::: Brano da leggere
Due notizie da evidenziare: la tecnologia va avanti anche per i disabili. Se questa carrozzina supererà il periodo sperimentale, spero che verrà adottata anche in Italia, così la mia amica M. potrà essere più indipendente!
La seconda notizia è tristissima! Obama dovrà evitare di dimenticare le chiavi della Casa Bianca, altrimenti potrebbe rischiare come il professor Gates di essere arrestato!
Sedia a rotelle «guidata» col pensiero
Pronto primo modello sperimentale. Viene attraverso stimoli che arrivano da un casco con elettrodi
ROMA - Una sedia a rotelle completamente controllabile con il pensiero. La novità, che potrebbe cambiare notevolmente la vita delle persone disabili, è stata messa a punto dalla Toyota, azienda automobilistica giapponese, che ha già realizzato il primo modello sperimentale. Per controllare la sedia le persone disabili dovranno portare un casco pieno di di elettrodi capaci di captare e analizzare l'attività cerebrale e trasmettere ordini adeguati all'apparecchio. «Così - spiegano i ricercatori - se l'utilizzatore immagina una mano o un piede che si muovono, il sistema attiva la risposta corrispondente e la sedia cammina, torna indietro, gira su se stessa o curva a destra e a sinistra».
TRAINING - Toyota assicura che dopo un addestramento di tre ore al giorno per una settimana, il sistema è anche capace di adattare le risposte in funzione alle richieste dell'utilizzatore. L'azienda automobilistica, inoltre, indica al momento una precisione del 95% nel controllo mentale della sedia a rotelle. I ricercatori, comunque, stanno ancora lavorando all'apparecchio sperimentale, ma i risultati sono sin da ora molto promettenti, secondo l'azienda.
Harvard, arrestato un professore
Gates stava entrando in casa sua quando i poliziotti l'hanno scambiato per un ladro, «siete dei razzisti»
CAMBRIDGE (USA)- La polizia si è scusata, dicendo che si trattava di un malinteso. Ma lui non ci ha creduto. E anzi, ha accusato l'agente che lo ha arrestato di razzismo: «Ecco cosa succede a un nero in America». Henry Louis Gates, 58 anni e professore di colore dell'Università di Harvard, è stata scambiato per un ladro, perché ha dovuto forzare la porta per entrare in casa sua. Un passante ha chiamato la polizia. E in un attimo il luminare degli studi afro-americani è stato ammanettato per resistenza a pubblico ufficiale.
L'ARRESTO- Gates era appena tornato da un viaggio in Cina. Insieme a lui un amico. Secondo un rapporto della polizia, una donna avrebbe visto il professore mentre tentava di aprire a spallate la porta di casa, e avrebbe dato l'allarme. All'arrivo degli agenti, visibilmente irritato, Gates si sarebbe rifiutato di lasciare la proprietà: «Non sapete con chi state trattando», avrebbe detto al poliziotto che cercava di calmarlo. Il professore è stato quindi fermato per «condotta disordinata» e portato al commissariato pur avendo mostrato la patente di guida che lo dimostrava legittimo proprietario dell'abitazione. «Ecco cosa succede a un nero in America», ha commentato Gates una volta chiarito l'incidente accusando i poliziotti di essere «razzisti». Gates, che ha 58 anni, è il direttore del W.E.B. DuBois Institute for African and African American Studies di Harvard: è considerato una delle massime autorità negli studi sul razzismo in America.
::::::
■ Da fare 1:
Ricopia dal brano il pezzo che va da "CAMBRIDGE (USA)- La" a "a pubblico ufficiale.".
■ Da fare 2:
Riscrivi come breve elenco il paragrafo del brano che comincia con "TRAINING - Toyota assicura", tenendo i fatti principali.
Le righe qui sotto non servono.
::: Righe fornite
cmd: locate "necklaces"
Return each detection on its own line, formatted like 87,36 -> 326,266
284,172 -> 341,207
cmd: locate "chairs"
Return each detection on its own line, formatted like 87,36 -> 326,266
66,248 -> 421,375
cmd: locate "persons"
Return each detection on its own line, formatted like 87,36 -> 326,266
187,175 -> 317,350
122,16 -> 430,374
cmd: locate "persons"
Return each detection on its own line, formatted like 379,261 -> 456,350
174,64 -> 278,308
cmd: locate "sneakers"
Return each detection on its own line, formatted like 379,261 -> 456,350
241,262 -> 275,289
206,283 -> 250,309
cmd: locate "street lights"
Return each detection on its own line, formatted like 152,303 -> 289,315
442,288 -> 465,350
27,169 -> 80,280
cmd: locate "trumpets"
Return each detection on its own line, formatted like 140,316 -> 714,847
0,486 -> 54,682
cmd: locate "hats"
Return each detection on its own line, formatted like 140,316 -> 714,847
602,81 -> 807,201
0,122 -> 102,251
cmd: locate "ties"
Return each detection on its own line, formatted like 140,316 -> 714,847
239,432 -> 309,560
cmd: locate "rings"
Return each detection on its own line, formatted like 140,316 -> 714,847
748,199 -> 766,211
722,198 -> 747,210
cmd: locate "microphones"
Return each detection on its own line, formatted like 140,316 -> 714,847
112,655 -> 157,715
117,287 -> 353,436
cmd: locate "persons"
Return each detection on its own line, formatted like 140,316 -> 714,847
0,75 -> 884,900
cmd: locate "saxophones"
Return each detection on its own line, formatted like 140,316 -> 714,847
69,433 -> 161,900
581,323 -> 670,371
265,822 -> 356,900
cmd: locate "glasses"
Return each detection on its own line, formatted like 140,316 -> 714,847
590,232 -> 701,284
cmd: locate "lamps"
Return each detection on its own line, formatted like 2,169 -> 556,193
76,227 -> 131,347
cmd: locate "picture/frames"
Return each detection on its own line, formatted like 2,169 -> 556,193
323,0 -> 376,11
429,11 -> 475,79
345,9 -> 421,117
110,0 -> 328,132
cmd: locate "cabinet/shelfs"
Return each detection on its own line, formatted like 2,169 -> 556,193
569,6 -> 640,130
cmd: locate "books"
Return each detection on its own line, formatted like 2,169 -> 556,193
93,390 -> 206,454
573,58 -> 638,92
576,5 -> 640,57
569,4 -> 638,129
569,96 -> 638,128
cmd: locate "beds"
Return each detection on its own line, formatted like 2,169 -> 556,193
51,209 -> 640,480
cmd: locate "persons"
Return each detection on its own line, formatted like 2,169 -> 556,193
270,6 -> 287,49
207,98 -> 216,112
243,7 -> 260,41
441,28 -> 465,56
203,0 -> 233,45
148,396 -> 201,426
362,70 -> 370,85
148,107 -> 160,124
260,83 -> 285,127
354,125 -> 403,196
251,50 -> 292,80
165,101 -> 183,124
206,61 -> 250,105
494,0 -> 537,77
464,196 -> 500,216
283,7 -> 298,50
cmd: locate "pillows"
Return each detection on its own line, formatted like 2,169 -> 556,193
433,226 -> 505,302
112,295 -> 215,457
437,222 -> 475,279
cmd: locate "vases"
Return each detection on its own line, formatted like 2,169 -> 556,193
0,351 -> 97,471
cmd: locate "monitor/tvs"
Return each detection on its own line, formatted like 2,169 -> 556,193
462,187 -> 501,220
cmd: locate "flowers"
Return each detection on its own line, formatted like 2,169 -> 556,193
::::::
■ Risultato 1:
CAMBRIDGE (USA)- La polizia si è scusata, dicendo che si trattava di un malinteso. Ma lui non ci ha creduto. E anzi, ha accusato l'agente che lo ha arrestato di razzismo: «Ecco cosa succede a un nero in America». Henry Louis Gates, 58 anni e professore di colore dell'Università di Harvard, è stata scambiato per un ladro, perché ha dovuto forzare la porta per entrare in casa sua. Un passante ha chiamato la polizia. E in un attimo il luminare degli studi afro-americani è stato ammanettato per resistenza a pubblico ufficiale.

■ Risultato 2:
- Secondo Toyota, dopo un addestramento di tre ore al giorno per una settimana il sistema sa adattare le risposte alle richieste di chi lo usa.
- Toyota indica per ora una precisione del 95% nel controllo mentale della sedia a rotelle.
- I ricercatori stanno ancora lavorando all'apparecchio sperimentale.
- Secondo l'azienda, i risultati sono già molto promettenti.